**EXERCISE DESCRIPTION**
Output the data in full and exactly as presented.

········

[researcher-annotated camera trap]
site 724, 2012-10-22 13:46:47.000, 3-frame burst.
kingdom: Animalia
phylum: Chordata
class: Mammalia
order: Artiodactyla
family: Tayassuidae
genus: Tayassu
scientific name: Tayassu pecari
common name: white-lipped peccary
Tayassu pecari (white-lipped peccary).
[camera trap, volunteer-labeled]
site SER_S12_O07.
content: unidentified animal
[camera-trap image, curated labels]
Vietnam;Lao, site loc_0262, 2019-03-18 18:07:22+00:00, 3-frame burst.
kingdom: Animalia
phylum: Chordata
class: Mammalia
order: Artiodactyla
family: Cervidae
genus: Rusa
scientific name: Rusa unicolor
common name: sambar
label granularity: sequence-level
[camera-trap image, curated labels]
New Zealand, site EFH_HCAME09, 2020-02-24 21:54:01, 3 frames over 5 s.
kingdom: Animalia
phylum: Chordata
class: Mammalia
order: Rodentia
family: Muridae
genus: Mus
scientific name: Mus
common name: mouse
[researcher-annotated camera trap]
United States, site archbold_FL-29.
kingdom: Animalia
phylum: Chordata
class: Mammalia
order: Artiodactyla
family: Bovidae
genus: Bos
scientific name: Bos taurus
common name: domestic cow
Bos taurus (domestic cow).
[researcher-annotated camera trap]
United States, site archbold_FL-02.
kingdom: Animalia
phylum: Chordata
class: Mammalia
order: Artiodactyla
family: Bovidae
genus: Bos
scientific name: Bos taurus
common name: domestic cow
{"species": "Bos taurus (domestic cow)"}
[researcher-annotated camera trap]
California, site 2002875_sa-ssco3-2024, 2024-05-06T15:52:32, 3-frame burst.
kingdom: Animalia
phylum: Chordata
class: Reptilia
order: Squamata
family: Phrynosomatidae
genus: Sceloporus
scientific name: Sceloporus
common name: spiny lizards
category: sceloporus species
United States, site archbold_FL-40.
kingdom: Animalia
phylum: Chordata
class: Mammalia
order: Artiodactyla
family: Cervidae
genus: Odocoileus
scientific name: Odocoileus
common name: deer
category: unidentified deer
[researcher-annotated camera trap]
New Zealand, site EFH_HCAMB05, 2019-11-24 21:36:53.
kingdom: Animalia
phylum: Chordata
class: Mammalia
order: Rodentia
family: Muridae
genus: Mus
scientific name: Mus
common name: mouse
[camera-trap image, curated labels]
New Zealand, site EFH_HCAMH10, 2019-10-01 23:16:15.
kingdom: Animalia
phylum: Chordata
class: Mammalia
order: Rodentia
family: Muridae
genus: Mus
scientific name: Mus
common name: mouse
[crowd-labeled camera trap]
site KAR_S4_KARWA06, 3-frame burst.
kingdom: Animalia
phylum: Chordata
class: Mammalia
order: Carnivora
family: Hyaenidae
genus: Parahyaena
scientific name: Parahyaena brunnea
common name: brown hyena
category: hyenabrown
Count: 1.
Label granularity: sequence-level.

········

**PROBLEM SOLUTION**
[researcher-annotated camera trap]
site 724, 2012-10-22 13:46:47.000, 3-frame burst.
kingdom: Animalia
phylum: Chordata
class: Mammalia
order: Artiodactyla
family: Tayassuidae
genus: Tayassu
scientific name: Tayassu pecari
common name: white-lipped peccary
Tayassu pecari (white-lipped peccary).
[camera trap, volunteer-labeled]
site SER_S12_O07.
content: unidentified animal
[camera-trap image, curated labels]
Vietnam;Lao, site loc_0262, 2019-03-18 18:07:22+00:00, 3-frame burst.
kingdom: Animalia
phylum: Chordata
class: Mammalia
order: Artiodactyla
family: Cervidae
genus: Rusa
scientific name: Rusa unicolor
common name: sambar
label granularity: sequence-level
[camera-trap image, curated labels]
New Zealand, site EFH_HCAME09, 2020-02-24 21:54:01, 3 frames over 5 s.
kingdom: Animalia
phylum: Chordata
class: Mammalia
order: Rodentia
family: Muridae
genus: Mus
scientific name: Mus
common name: mouse
[researcher-annotated camera trap]
United States, site archbold_FL-29.
kingdom: Animalia
phylum: Chordata
class: Mammalia
order: Artiodactyla
family: Bovidae
genus: Bos
scientific name: Bos taurus
common name: domestic cow
Bos taurus (domestic cow).
[researcher-annotated camera trap]
United States, site archbold_FL-02.
kingdom: Animalia
phylum: Chordata
class: Mammalia
order: Artiodactyla
family: Bovidae
genus: Bos
scientific name: Bos taurus
common name: domestic cow
{"species": "Bos taurus (domestic cow)"}
[researcher-annotated camera trap]
California, site 2002875_sa-ssco3-2024, 2024-05-06T15:52:32, 3-frame burst.
kingdom: Animalia
phylum: Chordata
class: Reptilia
order: Squamata
family: Phrynosomatidae
genus: Sceloporus
scientific name: Sceloporus
common name: spiny lizards
category: sceloporus species
United States, site archbold_FL-40.
kingdom: Animalia
phylum: Chordata
class: Mammalia
order: Artiodactyla
family: Cervidae
genus: Odocoileus
scientific name: Odocoileus
common name: deer
category: unidentified deer
[researcher-annotated camera trap]
New Zealand, site EFH_HCAMB05, 2019-11-24 21:36:53.
kingdom: Animalia
phylum: Chordata
class: Mammalia
order: Rodentia
family: Muridae
genus: Mus
scientific name: Mus
common name: mouse
[camera-trap image, curated labels]
New Zealand, site EFH_HCAMH10, 2019-10-01 23:16:15.
kingdom: Animalia
phylum: Chordata
class: Mammalia
order: Rodentia
family: Muridae
genus: Mus
scientific name: Mus
common name: mouse
[crowd-labeled camera trap]
site KAR_S4_KARWA06, 3-frame burst.
kingdom: Animalia
phylum: Chordata
class: Mammalia
order: Carnivora
family: Hyaenidae
genus: Parahyaena
scientific name: Parahyaena brunnea
common name: brown hyena
category: hyenabrown
Count: 1.
Label granularity: sequence-level.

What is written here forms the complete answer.